Drug Utilization Evaluation of Antibiotics used in Vulnerable Population at Selected Tertiary Care Hospital in Andhra Pradesh
Author(s): Amit Kumar*, S K Panda, Divya S Nair, Padala Srilakshmi and Sruthi Sreenivasan
Aim: To determine drug utilization evaluation (DUE) of antibiotics used in vulnerable populations at selected tertiary care hospital in Andhra Pradesh.
Materials and methods: This prospective study was carried out among 551 patients (vulnerable population pediatrics, pregnant women, geriatrics and other vulnerable patients) from a selected tertiary care hospital. Based on Modified Kuppuswamy socio economic status scale 2020 our study population was under lower middle, upper lower and lower class. In our study the ratio of prescribed daily dose (PDD) to WHO defined daily dose (DDD) and DOT calculation (for pediatrics) was used for drug utilization evaluation. Cost comparison study was also conducted between the prescribed branded antibiotics and their generic alternative.

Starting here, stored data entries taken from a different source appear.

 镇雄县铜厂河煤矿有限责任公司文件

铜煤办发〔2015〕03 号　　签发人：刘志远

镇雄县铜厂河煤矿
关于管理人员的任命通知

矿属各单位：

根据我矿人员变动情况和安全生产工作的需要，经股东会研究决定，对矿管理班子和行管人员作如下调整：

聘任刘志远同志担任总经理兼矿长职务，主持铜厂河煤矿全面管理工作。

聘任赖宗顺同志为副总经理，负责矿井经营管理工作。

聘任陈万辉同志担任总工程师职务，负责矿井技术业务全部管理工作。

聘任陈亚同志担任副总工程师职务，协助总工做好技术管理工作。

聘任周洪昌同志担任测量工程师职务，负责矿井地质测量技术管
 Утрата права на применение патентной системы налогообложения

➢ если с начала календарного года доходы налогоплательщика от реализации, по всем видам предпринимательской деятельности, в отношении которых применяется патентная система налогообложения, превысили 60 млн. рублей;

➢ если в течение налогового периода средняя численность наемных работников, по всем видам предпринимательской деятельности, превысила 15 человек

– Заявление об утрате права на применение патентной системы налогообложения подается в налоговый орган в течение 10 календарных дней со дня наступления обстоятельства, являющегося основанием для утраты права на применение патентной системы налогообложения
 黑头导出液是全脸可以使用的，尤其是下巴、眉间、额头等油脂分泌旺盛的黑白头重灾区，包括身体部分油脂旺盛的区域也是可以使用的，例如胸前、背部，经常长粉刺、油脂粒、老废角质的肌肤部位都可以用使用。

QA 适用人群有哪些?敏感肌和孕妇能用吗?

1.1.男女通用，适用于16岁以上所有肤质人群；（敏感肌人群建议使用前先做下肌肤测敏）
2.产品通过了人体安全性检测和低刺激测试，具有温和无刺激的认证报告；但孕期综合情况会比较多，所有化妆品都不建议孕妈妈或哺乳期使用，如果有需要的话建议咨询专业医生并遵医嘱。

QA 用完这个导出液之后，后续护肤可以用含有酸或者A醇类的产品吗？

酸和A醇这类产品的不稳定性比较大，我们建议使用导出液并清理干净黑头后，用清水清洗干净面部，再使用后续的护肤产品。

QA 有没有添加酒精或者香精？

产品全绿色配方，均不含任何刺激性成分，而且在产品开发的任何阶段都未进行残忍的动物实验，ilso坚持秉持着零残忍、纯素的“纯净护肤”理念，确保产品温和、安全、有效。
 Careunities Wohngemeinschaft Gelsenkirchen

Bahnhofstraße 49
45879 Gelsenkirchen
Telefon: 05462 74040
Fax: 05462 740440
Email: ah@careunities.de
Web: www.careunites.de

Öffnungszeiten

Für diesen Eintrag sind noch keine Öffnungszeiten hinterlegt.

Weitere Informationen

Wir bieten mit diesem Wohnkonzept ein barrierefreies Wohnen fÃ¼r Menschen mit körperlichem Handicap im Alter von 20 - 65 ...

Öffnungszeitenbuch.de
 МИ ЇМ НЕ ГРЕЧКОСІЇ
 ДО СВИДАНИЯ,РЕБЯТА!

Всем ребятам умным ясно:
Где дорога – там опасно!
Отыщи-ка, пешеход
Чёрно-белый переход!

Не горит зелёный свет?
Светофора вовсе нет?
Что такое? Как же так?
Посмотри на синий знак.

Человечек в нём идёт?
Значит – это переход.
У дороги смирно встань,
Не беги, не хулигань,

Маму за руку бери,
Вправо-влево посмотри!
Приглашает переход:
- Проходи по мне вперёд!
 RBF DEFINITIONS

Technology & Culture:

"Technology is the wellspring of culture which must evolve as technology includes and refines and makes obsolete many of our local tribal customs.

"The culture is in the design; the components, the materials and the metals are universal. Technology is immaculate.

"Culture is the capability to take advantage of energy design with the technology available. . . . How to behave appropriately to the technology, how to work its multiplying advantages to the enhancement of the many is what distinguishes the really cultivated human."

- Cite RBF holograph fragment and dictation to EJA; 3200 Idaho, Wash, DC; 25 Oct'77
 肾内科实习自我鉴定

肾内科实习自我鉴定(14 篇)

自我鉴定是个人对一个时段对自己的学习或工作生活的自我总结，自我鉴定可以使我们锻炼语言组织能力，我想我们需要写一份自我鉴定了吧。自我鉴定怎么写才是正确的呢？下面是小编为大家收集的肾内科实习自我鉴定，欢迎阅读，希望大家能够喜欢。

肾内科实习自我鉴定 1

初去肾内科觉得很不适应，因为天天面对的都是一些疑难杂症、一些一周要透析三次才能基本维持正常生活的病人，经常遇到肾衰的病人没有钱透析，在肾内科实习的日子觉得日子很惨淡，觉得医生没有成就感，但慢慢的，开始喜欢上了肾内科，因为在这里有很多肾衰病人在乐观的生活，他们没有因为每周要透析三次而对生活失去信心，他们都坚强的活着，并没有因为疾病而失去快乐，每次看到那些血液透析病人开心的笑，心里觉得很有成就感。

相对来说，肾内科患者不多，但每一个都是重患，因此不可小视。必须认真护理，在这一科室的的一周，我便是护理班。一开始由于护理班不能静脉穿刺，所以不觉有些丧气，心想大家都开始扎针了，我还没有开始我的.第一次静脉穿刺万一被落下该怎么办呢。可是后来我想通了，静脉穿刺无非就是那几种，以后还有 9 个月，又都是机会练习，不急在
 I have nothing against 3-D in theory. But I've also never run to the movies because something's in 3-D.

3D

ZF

Results: The study included 551 patients; males were in majority when compared to females. Cephalosporins were the most commonly prescribed antibiotics in patients: Pediatrics (46.74%), pregnant women (80.55%), Geriatric (49.76%) and other patients (42.99%). Most commonly prescribed antibiotic combinations were Amoxicillin-Clavulanate (3.63%) in oral formulation, Piperacillin-Tazobactam (4.63%) and Sulbactam- Cefoperazone (2.38%) in parenteral formulation. DOT calculation was done for pediatric patients which revealed association of days of therapy with therapeutic outcome. The PDD/DDD ratio revealed more sub use of antibiotics, followed by overuse and least optimal drug utilization. Prescriptions for branded antibiotics were more (81.13%) when compared to generics. Based upon AWaRe classification of antibiotics majority of antibiotics were from Watch group (73.63%). Cost comparison studies showed branded antibiotics are costlier than their alternative generic counterparts with a total mean difference of ₹665.40.
Conclusion: The study indicates that there is lot of scope of improvement in prescribing pattern of antibiotics when practicing rational drug use. Optimized antibiotic prescription is required in geriatric, pediatric and pregnant women, to prevent overuse and subuse of antibiotics in order to prevent bacterial resistance and adverse drug reaction associated with inappropriate antibiotic usage. More of Generic antibiotics should be prescribed and dispensed to reduce the cost burden on patients. Parenteral therapy should be prescribed only when necessary. Culture and sensitivity tests should be mandatory for antibiotics prescription to get more appropriate therapeutic outcome.